Dê continuidade ao texto sobre o inconsciente espiritual em Viktor Frankl, a partir do ponto em que ele termina.

| Trecho do texto |
======
1.1 O inconsciente espiritual, a transcendência da consciência e a religiosidade inconsciente
Postular a existência espiritual do ser humano significa confrontar a limitação da concepção da facticidade psicofísica. É nesta direção que Viktor Frankl (2001a; 2001b) aporta a noção de inconsciente espiritual, transcendência da consciência e de religiosidade inconsciente.
O inconsciente, para Frankl (2001b), está além do inconsciente impulsivo – ele tem uma dimensão espiritual, sendo composto de dois elementos: o inconsciente espiritual e o inconsciente instintivo. Para o autor, o inconsciente precisa ser reabilitado, incluindo a ideia do espiritual, pois o inconsciente é mais que um reservatório de instintos reprimidos, como propunha Freud, mas é uma força criadora. O ser humano não é um ser impulsionado, mas é um ser que decide, é um ser responsável, existencial. O limite do consciente para o inconsciente não é estanque, é fluido, portanto, o ser humano pode ser ele mesmo – mesmo nos estados inconscientes.
O ser humano é um ser integrado, um ser biopsicoespiritual, uma totalidade centrada, é um centro espiritual existencial. Para Frankl, se trata de um centro de atos espirituais, ou seja, “um centro espiritual em torno do qual se agrupa o psicofísico” (FRANKL, 2001b, p. 20). A dimensão da decisão, ou seja, a dimensão espiritual também funciona inconscientemente. O ser que decide é espiritual e não impulsionado/instintual. Discernir e decidir são, pois, capacidades da instância espiritual. Para Frankl, a existência humana é essencialmente espiritual. É nisto que consiste a humanidade essencialmente, o que a diferencia de outras espécies.
Segundo Frankl a diferenciação absoluta entre consciente e inconsciente não constitui um critério para compreensão da existência humana. Sobretudo porque o ser humano não é essencialmente impulsionado, ao contrário “trata-se muito mais, de acordo com Jaspers, de um ‘ser que decide’, ou, no sentido de Heidegger e também de Binswanger, de um ‘estar aqui’. No sentido analítico-existencial que nós lhe damos, constitui um ‘ser-responsável’, portanto, um ser existencial”. (FRANKL, 2001b, p. 19).
Frankl (2001b) desenvolve, pois, uma compreensão do inconsciente que difere substancialmente daquela de Freud. Segundo Frankl, o inconsciente constitui uma força criativa, e, neste sentido, o ser humano é profundamente ele mesmo também em estados inconscientes. Nestes estados o ser humano é original, criativo, justamente não condicionado. Esta compreensão contempla também a noção de que o ser humano é de fato ele próprio quando é responsável, quando decide, ou seja, quando não é impulsionado. Dito de outra forma, e aqui reside uma compreensão fundamental, o ser humano quando deixa de ter capacidade de decisão e de responsabilidade deixa de ser ele próprio.
======
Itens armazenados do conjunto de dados

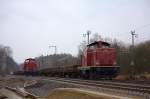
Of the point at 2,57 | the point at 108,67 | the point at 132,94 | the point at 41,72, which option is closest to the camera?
the point at 132,94

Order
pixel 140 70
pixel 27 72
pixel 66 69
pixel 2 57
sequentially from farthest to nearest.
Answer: pixel 2 57
pixel 27 72
pixel 140 70
pixel 66 69

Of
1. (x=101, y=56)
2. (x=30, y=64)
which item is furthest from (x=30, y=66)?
(x=101, y=56)

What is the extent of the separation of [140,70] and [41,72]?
68.2ft

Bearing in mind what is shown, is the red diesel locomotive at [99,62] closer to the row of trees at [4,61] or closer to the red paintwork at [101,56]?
the red paintwork at [101,56]

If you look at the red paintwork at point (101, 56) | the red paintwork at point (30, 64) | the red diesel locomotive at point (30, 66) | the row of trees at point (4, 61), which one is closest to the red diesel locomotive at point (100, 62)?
the red paintwork at point (101, 56)

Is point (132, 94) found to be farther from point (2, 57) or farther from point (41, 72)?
point (2, 57)

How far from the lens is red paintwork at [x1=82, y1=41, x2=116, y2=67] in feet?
112

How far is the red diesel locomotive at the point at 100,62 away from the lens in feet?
109

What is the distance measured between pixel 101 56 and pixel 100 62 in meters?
0.64

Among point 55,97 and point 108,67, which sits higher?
point 108,67

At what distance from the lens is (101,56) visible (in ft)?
113

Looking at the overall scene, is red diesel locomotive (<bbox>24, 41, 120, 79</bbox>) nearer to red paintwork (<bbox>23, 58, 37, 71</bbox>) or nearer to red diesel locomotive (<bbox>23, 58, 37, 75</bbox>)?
red diesel locomotive (<bbox>23, 58, 37, 75</bbox>)

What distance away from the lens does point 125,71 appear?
55469mm

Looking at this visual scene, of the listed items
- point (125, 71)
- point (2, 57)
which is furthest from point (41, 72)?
point (2, 57)
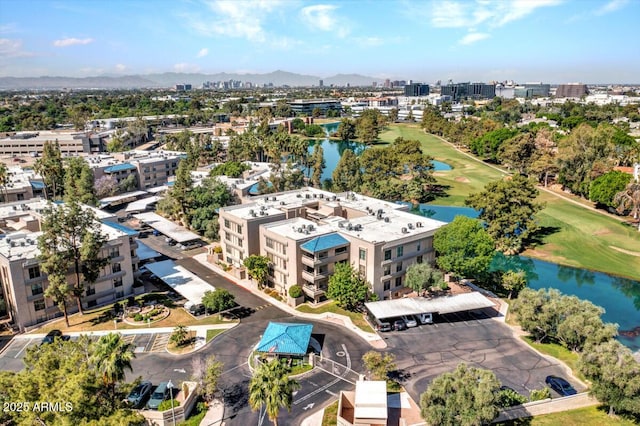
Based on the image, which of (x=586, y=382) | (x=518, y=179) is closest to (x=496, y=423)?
(x=586, y=382)

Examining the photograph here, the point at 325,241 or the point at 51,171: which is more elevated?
the point at 51,171

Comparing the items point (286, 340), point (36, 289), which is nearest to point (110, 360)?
point (286, 340)

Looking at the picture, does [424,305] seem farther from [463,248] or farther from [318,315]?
[318,315]

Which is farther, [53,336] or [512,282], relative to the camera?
[512,282]

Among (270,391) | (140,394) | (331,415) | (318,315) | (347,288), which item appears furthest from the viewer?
(318,315)

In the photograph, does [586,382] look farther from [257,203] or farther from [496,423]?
[257,203]

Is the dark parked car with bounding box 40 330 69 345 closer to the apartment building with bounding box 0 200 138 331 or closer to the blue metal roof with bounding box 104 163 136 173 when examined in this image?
the apartment building with bounding box 0 200 138 331
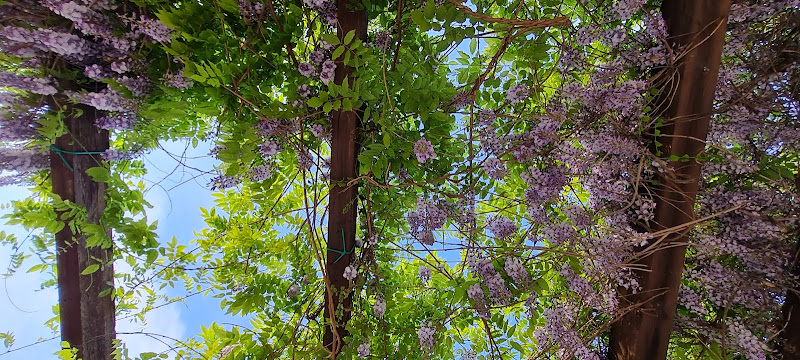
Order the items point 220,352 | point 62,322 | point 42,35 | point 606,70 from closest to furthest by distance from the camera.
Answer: point 42,35
point 606,70
point 62,322
point 220,352

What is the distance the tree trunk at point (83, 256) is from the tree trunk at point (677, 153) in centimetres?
170

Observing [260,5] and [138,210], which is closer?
[260,5]

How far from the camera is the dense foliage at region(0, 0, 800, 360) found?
103cm

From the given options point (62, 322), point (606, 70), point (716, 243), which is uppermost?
point (606, 70)

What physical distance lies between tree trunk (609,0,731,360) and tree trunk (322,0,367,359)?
2.93 feet

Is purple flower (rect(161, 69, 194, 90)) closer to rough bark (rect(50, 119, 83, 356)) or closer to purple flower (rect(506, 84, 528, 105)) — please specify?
rough bark (rect(50, 119, 83, 356))

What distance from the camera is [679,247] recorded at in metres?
1.07

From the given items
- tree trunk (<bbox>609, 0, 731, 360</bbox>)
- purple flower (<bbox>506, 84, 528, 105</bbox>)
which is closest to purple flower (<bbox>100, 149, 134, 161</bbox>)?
purple flower (<bbox>506, 84, 528, 105</bbox>)

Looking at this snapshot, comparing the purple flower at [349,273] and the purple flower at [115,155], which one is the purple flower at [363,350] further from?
the purple flower at [115,155]

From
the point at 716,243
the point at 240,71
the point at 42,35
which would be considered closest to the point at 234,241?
the point at 240,71

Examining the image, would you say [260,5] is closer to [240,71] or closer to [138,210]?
[240,71]

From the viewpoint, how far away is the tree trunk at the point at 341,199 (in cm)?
115

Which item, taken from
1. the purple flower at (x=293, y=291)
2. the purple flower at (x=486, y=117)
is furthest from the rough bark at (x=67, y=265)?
Answer: the purple flower at (x=486, y=117)

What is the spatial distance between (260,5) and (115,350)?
4.19ft
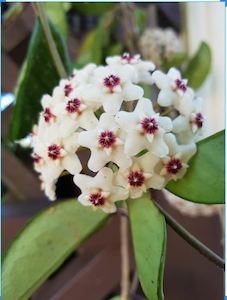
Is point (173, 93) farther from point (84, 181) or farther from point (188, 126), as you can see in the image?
point (84, 181)

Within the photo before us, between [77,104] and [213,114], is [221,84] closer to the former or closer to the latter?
[213,114]

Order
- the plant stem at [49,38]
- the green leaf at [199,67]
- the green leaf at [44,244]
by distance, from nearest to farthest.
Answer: the green leaf at [44,244], the plant stem at [49,38], the green leaf at [199,67]


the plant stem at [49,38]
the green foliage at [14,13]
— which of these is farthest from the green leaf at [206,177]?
the green foliage at [14,13]

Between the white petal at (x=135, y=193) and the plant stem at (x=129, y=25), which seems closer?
the white petal at (x=135, y=193)

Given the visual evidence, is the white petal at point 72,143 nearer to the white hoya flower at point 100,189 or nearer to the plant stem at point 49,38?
the white hoya flower at point 100,189

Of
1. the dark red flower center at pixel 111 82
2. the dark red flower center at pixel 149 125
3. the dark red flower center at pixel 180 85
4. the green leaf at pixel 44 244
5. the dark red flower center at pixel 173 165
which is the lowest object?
the green leaf at pixel 44 244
======
| Resultado da tarefa |
Frankl divide a estrutura humana em dois planos fundamentais: existência e facticidade. A esta última associa os elementos fisiológicos e psicológicos, enquanto a existência “é algo essencialmente espiritual” (FRANKL, 2001b, p. 20). Esta diferenciação é importante para o entendimento do lugar que o ser humano ocupa no mundo e como ocupa ou deveria ocupar este lugar. Compreender a existência como espiritual significa que o ser humano tem uma capacidade de transcendência, de ir para além de si mesmo, de se dirigir ao outro/Outro, tem capacidade de decisão, responsabilidade e de liberdade. Como o ser humano realiza a sua instância ou potencialidade espiritual hoje é a questão central para pensarmos a crise da relação do ser humano com o mundo circundante – o meio ambiente, o mundo humano – a sua relação com o outro – deteriorada pela violência, e o mundo próprio – cujos sintomas de mal estar se evidenciam no agravamento das doenças físicas e psíquicas na atualidade, e na incapacidade de realização da sua capacidade de responsabilidade com o mundo, o outro e consigo mesmo. Esta frustração da impossibilidade de realização das suas potencialidades espirituais é certamente o fundamento de toda a crise e afeta a sua relação com o mundo circundante, o mundo humano e o mundo próprio de modo devastador.
A crítica de Frankl à psicologia profunda, à psicanálise, é que esta investigou o ser humano “até as profundezas inconscientes de seus instintos, mas investigou muito pouco as profundezas do seu espírito, a pessoa humana na profundeza inconsciente.” (FRANKL, 2001b, p. 22). Frankl constituirá a ideia da “pessoa profunda” que remete à profundidade espiritual-existencial da pessoa e à profundeza inconsciente desta pessoa. Dada a profundeza do inconsciente, este é irreflexível, ou seja, a pessoa profunda também não pode ser plenamente alcançada, em sua essência, pela reflexão. “Neste sentido, a existência espiritual, ou seja, o próprio eu, o eu ’em si mesmo’, é irreflexível e, assim, somente executável, ‘existente’” (FRANKL, 2001b, p. 23).
Para além da dimensão espiritual do inconsciente, Frankl (2001b) atribui à consciência uma transcendentalidade essencial, que supera a facticidade psicológica. A consciência “transcende a minha condição humana” (FRANKL, 2001b, p. 41), ela é um fenômeno transcendente. Segundo Frankl (2001b), assim como o umbigo remete a um “’resto’” que transcende o ser humano e remete a algo que o antecede e o ultrapassa, assim a consciência remete a uma origem transcendente – há algo extra-humano que a caracteriza.
O fato psicológico da consciência é, portanto, apenas o aspecto imanente de um todo transcendente, a parte que se projeta do plano da imanência psicológica. A consciência é apenas o lado imanente de um todo transcendente, a parte que se projeta do plano da imanência psicológica, transcendendo este plano. (FRANKL, 2001b, p. 42).
A responsabilidade nos ajuda a compreender a noção de transcendentalidade da consciência. A existencialidade em si remete a liberdade do ser humano, a responsabilidade, por sua vez, só pode ser compreendida se tomamos em conta a transcendentalidade da consciência. Ora, a responsabilidade implica tomar em conta o outro. Algo que transcende o ser em si está, pois em jogo.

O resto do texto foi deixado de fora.